**Required action 1:** In the Juju mailing-list message, what does the reply say controllers can be dealing with at scale?
**Required action 2:** Rewrite the Juju mailing-list message from "2017-06-05 Thread Rick" down to "create and setup.", replacing "laptops" with "workstations".
**Required action 3:** Write what comes next in the Juju mailing-list thread, picking up after its final line.

**Selected passage:**
2017-06-05 Thread Rick Harding
It always comes back to Juju being a tool pushing for best practice for
operations. It's hard for a hosted service to make any service promises
when things are running on personal laptops and such. It's all do-able, but
there's some form of what is the best practice thing to do. The controller
affinity is something akin to that. Controllers can be dealing with a lot
of communication at scale.

What's interesting here is exploring some idea of the development story
with Juju. I do find it interesting that you've got a sort of pre-seed
workspace you can create and setup.

On Mon, Jun 5, 2017 at 4:03 PM James Beedy  wrote:

> This raises the question: why do we need a provider -> controller affinity
> at all?
>
> On Mon, Jun 5, 2017 at 12:23 PM, Nicholas Skaggs <
> nicholas.ska...@canonical.com> wrote:
>
>> On 06/03/2017 02:56 AM, John Meinel wrote:
>>
>>> You can add a manually provisioned machine to any model, as long as
>>> there is connectivity from the machine to the controller. Now, I would have
>>> thought initial setup was initiated by the Controller, but its possible
>>> that initial setup is actually initiated from the client.

**Data extract:**
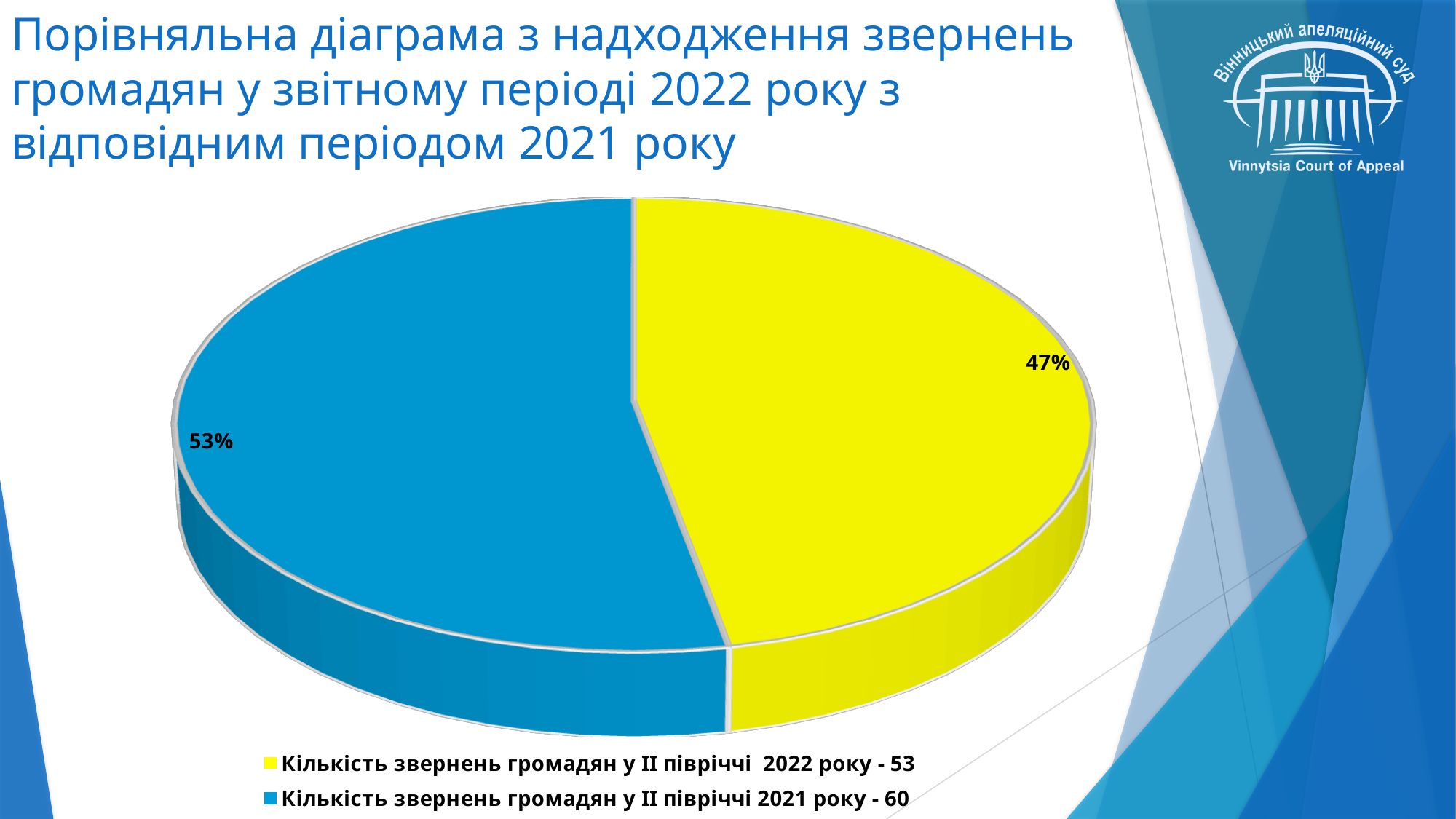
What is the difference in percentage points between the 2021 slice and the 2022 slice? 6 How many slices does the pie chart have? 2 What kind of chart is shown on the slide? pie chart According to the legend, how many citizen appeals were received in the second half of 2022? 53 What percentage share is shown for the blue slice (appeals in the second half of 2021)? 53% According to the legend, how many citizen appeals were received in the second half of 2021? 60 What is the difference between the number of appeals in the second half of 2021 and the second half of 2022, as given in the legend? 7 Which period has the larger share of the pie, the second half of 2022 or the second half of 2021? second half of 2021 What percentage share is shown for the yellow slice (appeals in the second half of 2022)? 47% Which colour represents the appeals received in the second half of 2022? yellow Which slice is the smallest in the pie chart? second half of 2022 (47%) How many entries does the legend list? 2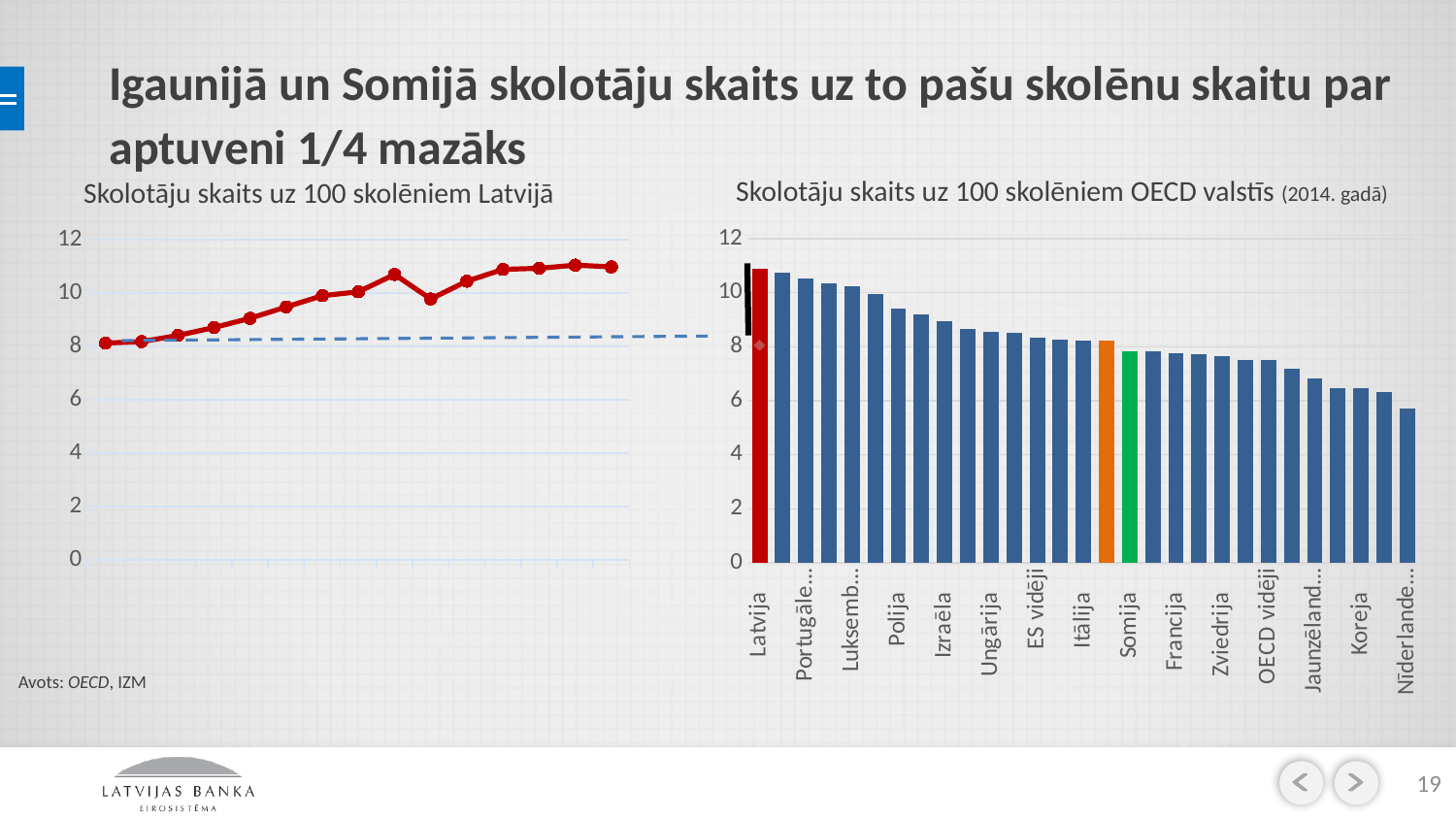
In the right chart 'Skolotāju skaits uz 100 skolēniem OECD valstīs', is the value for Latvija greater or less than 10? greater What kind of chart is the chart on the left, 'Skolotāju skaits uz 100 skolēniem Latvijā'? line chart What kind of chart is the chart on the right, 'Skolotāju skaits uz 100 skolēniem OECD valstīs'? bar chart In the right chart 'Skolotāju skaits uz 100 skolēniem OECD valstīs', which country has the highest value? Latvija In the right chart 'Skolotāju skaits uz 100 skolēniem OECD valstīs', which is larger, the value for Polija or the value for Koreja? Polija In the right chart 'Skolotāju skaits uz 100 skolēniem OECD valstīs', what colour is the bar for Somija? green In the right chart 'Skolotāju skaits uz 100 skolēniem OECD valstīs', which labelled country has the lowest value? Nīderlande In the right chart 'Skolotāju skaits uz 100 skolēniem OECD valstīs', is the value for Polija greater or less than 8? greater In the left chart 'Skolotāju skaits uz 100 skolēniem Latvijā', do the values generally rise or fall along the x axis? rise In the right chart 'Skolotāju skaits uz 100 skolēniem OECD valstīs', which is larger, the value for Latvija or the value for Somija? Latvija In the right chart 'Skolotāju skaits uz 100 skolēniem OECD valstīs', is the value for Koreja greater or less than 8? less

**Response 1:** A lot of communication.

**Response 2:**
2017-06-05 Thread Rick Harding
It always comes back to Juju being a tool pushing for best practice for
operations. It's hard for a hosted service to make any service promises
when things are running on personal workstations and such. It's all do-able, but
there's some form of what is the best practice thing to do. The controller
affinity is something akin to that. Controllers can be dealing with a lot
of communication at scale.

What's interesting here is exploring some idea of the development story
with Juju. I do find it interesting that you've got a sort of pre-seed
workspace you can create and setup.

**Response 3:**
>>>
>>> Once initial setup is complete, then it is definitely true that all
>>> connections are initiated from the agent running on the controlled machine
>>> to the controller. The controller no longer tries to socket.connect to the
>>> machine. (In 1.X 'actions' were initiated via ssh from the controller, but
>>> in 2.X the agents listen to see if there are any actions to run like they
>>> do for all other changes.)
>>>
>>> Now, given that he added a model into "us-east-1" if he ever did just a
>>> plain "juju add-machine" or "juju deploy" (without --to) it would
>>> definitely create a new instance in AWS and start configuring it, rather
>>> than from your VM.
>>>
>> Is it possible for us to convey the model's proper location, even when
>> using jaas? He's in effect lying to the controller which does have the
>> knock-on affect of weird behavior.
>>
>>>
>>> Which is why using something like the "lxd provider" would be a more
>>> natural use case, but according to James the sticking point is having to
>>> set up a controller in the first place. So "--to lxd:0" is easier for them
>>> to think about than setting up a provider and letting it decide how to
>>> allocate machines.
>>>
>>> Note, it probably wouldn't be possible to use JAAS to drive an LXD
>>> provider, because *that* would have JAAS be trying to make a direct
>>> connection to your LXD agent in order to provision the next machine.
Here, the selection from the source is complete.